__INSTRUÇÕES DO EXERCÍCIO__: Extraia do trecho selecionado abaixo, sem nenhuma alteração, a parte que começa nas palavras "Pela porta que" e termina logo após "a uma médica.".

__TRECHO SELECIONADO__:
Pela porta que dava no corredor, entramos correndo eu e WC (sim, ela mesma que estava agora-quase agora sentada lá dentro no sofá) e, um pouco sem jeito, íamos até o tal médico, que me pediu que lhe dissesse o que tinha acontecido.

Lá vou eu na minha narrativa: fazia dois dias eu sentia uma dor que descia do lado esquerdo até a sola do pé e me impedia de andar; com isso, tinha ido a um lugar e tomado um atestado a uma médica.

Irritadamente, ele se dirige a uma médica que estava sentada num sofá e esbraveja: “Tem que cassar o CRM de uma pessoa dessas, né?” Como me pareceu que ele queria dizer a mim, indiretamente, que eu não devia ter solicitado o tal atestado, expliquei que eu realmente tinha passado por muita dor. Tendo mal e mal me ouvido, ele se levanta e entra pro consultório; eu, pê da vida, viro pra WC e digo: vamos embora. Sem nem saber se queria outro atestado ou se queria ser medicado, fato é que não parecia que eu fosse ser devidamente atendido naquela bodega.


......
Fomos embora e chegamos a um lugar em que havia um corredor entre dois prédios. Fechado por dois portões, um aqui na entrada e outro lá no final, parecia o ponto de partida de uma nova sequência de estresse. Se a minha chave funcionar... meto a chave na fechadura e, na mesma hora, abre-se o portão. Entramos WC e eu; digo-lhe que bata o portão, mas ela não o faz, sei lá eu por que motivo. Caminhamos o corredor e, no outro portão, vemos duas meninas bem amedrontadas. De fato, o tal corredor de dois portões estava num lugar  estranho e tido como perigoso de Padre Miguel. Uma delas nos pede ajuda: parece que ela não tinha a chave e estava tentando entrar ali. Abro o portão e, como WC não havia fechado o outro portão, era muito simples, bastava que ela andasse o corredor todo e, depois de passar pelo primeiro portão, o fechasse. Mas ela permanecia parada, como que esperando que eu a acompanhasse. Eu, muito gentilmente: o portão tá aberto; se você quiser, você resolve sua vida, eu tô indo embora. Everton sendo Everton.

__DADOS FORNECIDOS__:

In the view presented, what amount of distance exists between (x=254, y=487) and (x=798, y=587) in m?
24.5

--

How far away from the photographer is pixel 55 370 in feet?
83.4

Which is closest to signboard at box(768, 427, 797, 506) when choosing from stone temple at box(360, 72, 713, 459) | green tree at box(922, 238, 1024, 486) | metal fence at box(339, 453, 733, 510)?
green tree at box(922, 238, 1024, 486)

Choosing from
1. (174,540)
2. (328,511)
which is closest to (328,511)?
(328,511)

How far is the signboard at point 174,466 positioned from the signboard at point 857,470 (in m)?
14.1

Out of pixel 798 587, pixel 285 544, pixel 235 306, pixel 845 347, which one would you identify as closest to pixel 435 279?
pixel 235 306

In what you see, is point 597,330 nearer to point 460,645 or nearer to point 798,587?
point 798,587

...

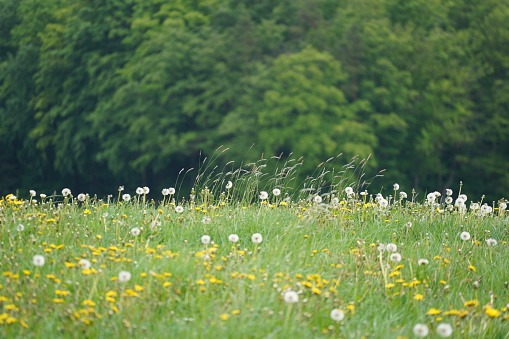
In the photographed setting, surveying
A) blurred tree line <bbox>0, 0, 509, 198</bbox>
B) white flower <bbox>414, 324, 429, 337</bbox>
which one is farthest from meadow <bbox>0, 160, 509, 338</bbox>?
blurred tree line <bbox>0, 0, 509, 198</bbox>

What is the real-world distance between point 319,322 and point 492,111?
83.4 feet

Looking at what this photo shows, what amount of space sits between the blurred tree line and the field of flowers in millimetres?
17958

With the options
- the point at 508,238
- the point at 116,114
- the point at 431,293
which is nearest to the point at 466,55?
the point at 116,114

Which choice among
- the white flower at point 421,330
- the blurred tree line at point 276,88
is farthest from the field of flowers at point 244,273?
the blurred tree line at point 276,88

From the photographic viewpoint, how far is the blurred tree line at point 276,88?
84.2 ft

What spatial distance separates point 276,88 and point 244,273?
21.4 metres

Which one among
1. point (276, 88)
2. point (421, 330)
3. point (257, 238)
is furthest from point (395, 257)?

__EXERCÍCIO RESOLVIDO__:
Pela porta que dava no corredor, entramos correndo eu e WC (sim, ela mesma que estava agora-quase agora sentada lá dentro no sofá) e, um pouco sem jeito, íamos até o tal médico, que me pediu que lhe dissesse o que tinha acontecido.

Lá vou eu na minha narrativa: fazia dois dias eu sentia uma dor que descia do lado esquerdo até a sola do pé e me impedia de andar; com isso, tinha ido a um lugar e tomado um atestado a uma médica.